Berlin : Party ohne Wowereit

Regierender Bürgermeister sagt Teilnahme am Bundespresseball ab, will aber weiter küssen

Ulrich Zawatka-Gerlach

Klaus Wowereit geht heute nicht zum Bundespresseball. „Zurzeit ist seine Neigung nicht sehr groß, solche Veranstaltungen zu besuchen“, begründete Senatssprecher Michael Donnermeyer die Absage. Aber das Küssen will sich Wowereit nicht verbieten lassen, wie er gestern im Abgeordnetenhaus sagte. „Das gehört auch zum Regierenden Bürgermeister.“ Er wisse, dass das Foto von der Aids-Gala, dass ihn in inniger Umarmung mit der Entertainerin Desirée Nick zeigt, nicht mehr aus der Welt zu schaffen sei, aber: „Ich bedaure das Foto, nicht den Kuss.“ Schließlich sei Frau Nick „’ne gute Freundin“ von ihm.

Das Bekenntnis Wowereits zum Kuss („…natürlich küsst man manche Menschen lieber als andere“) wurde in der Fragestunde des Parlaments abgegeben. Die Oppositionspolitiker Michael Braun (CDU) und Axel Hahn (FDP) wollten wissen, ob das Verhalten des Regierenden Bürgermeisters auf Partys und Dienstreisen mit der Würde des Amtes noch zu vereinbaren sei.
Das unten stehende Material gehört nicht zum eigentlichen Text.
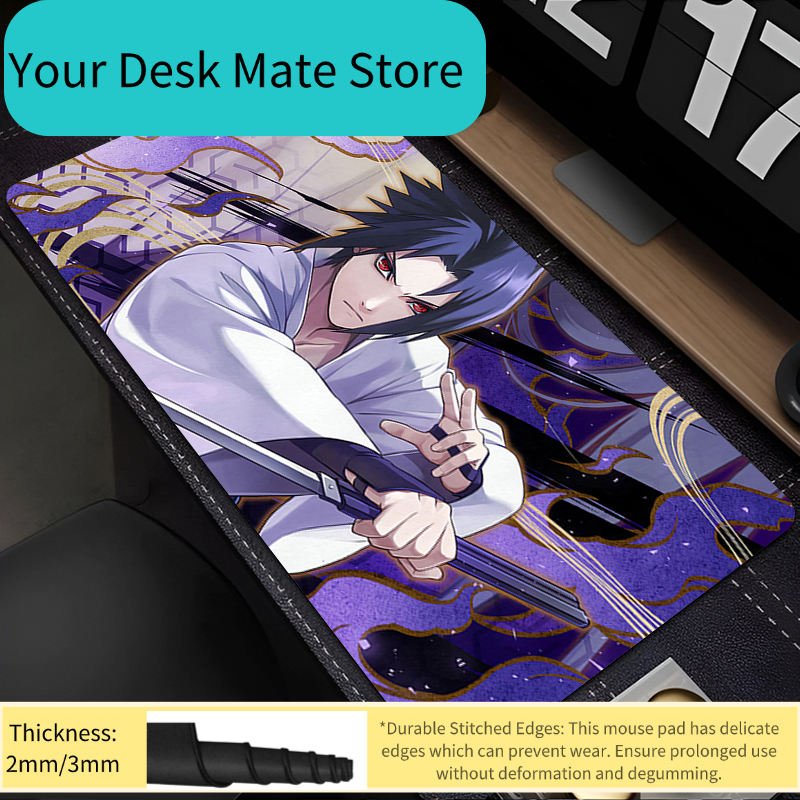 Gaming Keyboard Best - Mouse Pad Naruto Office Laptop Gamer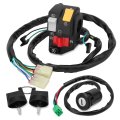 Handlebar Key Switch For Honda Trx400x 400x Trx400ex 400ex 2008-2014 35130-hn1-a72 35130-hn1-a71 35100-hn1-a41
Wowereit antwortete: „Ja“ und plauderte dann drauf los. „Es war nur ein Fehler zu glauben, dass ich auf solchen Veranstaltungen einen Moment Privatsphäre haben kann“. Normalerweise rieche er jeden Fotografen meilenweit. „Aber der kam aus 50 Metern herangesprintet.“

Nun werde ihm die Opposition, prophezeite Wowereit, das Foto „bis ans Ende meiner Regentschaft um die Ohren hauen“. Trotzdem nehme er den Kuss nicht zurück: „Erstens geht das nicht und zweitens hat es Spaß gemacht.“ Schlimm fand es Wowereit allerdings, dass die Boulevardpresse anschließend fragte, ob er überhaupt noch schwul sei. So nach dem Motto: „Man muss einem Schwulen nur eine schöne Frau hinstellen und kann ihn damit umdrehen.“ Das sei genauso diskriminierend und entwürdigend wie die aktuelle Diskussion um die baden-württembergische CDU-Politikerin Annette Schavan.

Der Regierende Bürgermeister verteidigte gestern auch seinen Auftritt in Bangkok, wo er im beigen Anzug unter lauter schwarz berockten Wirtschaftsleuten und Spitzenpolitikern eine angeblich „deplatzierte“ Rede hielt. Die Krawatte sei – und das konnte er beweisen, denn er band sie gestern um – weder rosa noch pink gewesen. Nein, sie war lila-rot-gelb gestreift. In vorsichtige Selbstkritik verfallend sagte Wowereit: „Es kann schon mal passieren, dass man den falschen Anzug anhat.“ Darüber könne man diskutieren, es aber auch lassen. Ansonsten achte er gern auf Stil. Immerhin habe ihn das Lifestyle-Magazin „Men’s Health“, das die bestangezogenen deutschen Männer aussuchte, in der Business-Wertung auf Platz 2 gesetzt. Gleich hinter dem FDP-Chef Guido Westerwelle.

Und auf die Rede vor 800 Managern in Thailand, so der Regierende, habe er durchweg positive Resonanz bekommen. „Das kann auch nur Höflichkeit gewesen sein, das will ich nicht beurteilen.“ Aber der Auftritt sei weder peinlich noch würdelos gewesen und Bundeswirtschaftsminister Wolfgang Clement (SPD) habe sich auch nicht über seine Rede mokiert. „Wenn wir nichts anderes zu tun haben, als über so was zu diskutieren, dann können wir uns ja zufrieden zurücklehnen.“ Bei allen Abstrichen, die man machen könne, so Wowereit, seien seine bisherigen Dienstreisen – dem ausländischen Presse-Echo zufolge – „ein Riesenerfolg“ gewesen.